- Items listed in a dataset:
▼▼▼
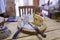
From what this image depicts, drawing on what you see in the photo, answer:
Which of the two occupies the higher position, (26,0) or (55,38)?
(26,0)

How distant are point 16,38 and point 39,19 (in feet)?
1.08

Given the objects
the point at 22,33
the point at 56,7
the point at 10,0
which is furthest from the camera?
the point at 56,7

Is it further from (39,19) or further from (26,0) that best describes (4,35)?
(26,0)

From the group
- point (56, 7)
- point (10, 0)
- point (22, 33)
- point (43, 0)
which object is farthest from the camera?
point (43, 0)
▲▲▲
▼▼▼
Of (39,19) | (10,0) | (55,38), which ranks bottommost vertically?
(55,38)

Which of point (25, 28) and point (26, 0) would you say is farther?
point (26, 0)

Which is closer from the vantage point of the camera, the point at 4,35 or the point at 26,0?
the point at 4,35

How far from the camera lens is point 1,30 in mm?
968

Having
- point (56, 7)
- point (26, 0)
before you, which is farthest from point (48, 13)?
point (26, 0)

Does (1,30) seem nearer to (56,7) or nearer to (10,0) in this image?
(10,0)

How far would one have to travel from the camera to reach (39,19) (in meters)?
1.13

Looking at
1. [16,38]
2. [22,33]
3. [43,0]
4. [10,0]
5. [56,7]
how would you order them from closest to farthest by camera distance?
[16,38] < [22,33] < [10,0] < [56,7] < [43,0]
▲▲▲
- Exercise task: Copy out, word for word, the lines of the data above from the line with "Which is closer" to the line with "[16,38] < [22,33] < [10,0] < [56,7] < [43,0]", including both of those lines.

- Written solution:
Which is closer from the vantage point of the camera, the point at 4,35 or the point at 26,0?
the point at 4,35

How far from the camera lens is point 1,30 in mm?
968

Having
- point (56, 7)
- point (26, 0)
before you, which is farthest from point (48, 13)?
point (26, 0)

Does (1,30) seem nearer to (56,7) or nearer to (10,0) in this image?
(10,0)

How far would one have to travel from the camera to reach (39,19) (in meters)?
1.13

Looking at
1. [16,38]
2. [22,33]
3. [43,0]
4. [10,0]
5. [56,7]
how would you order them from closest to farthest by camera distance?
[16,38] < [22,33] < [10,0] < [56,7] < [43,0]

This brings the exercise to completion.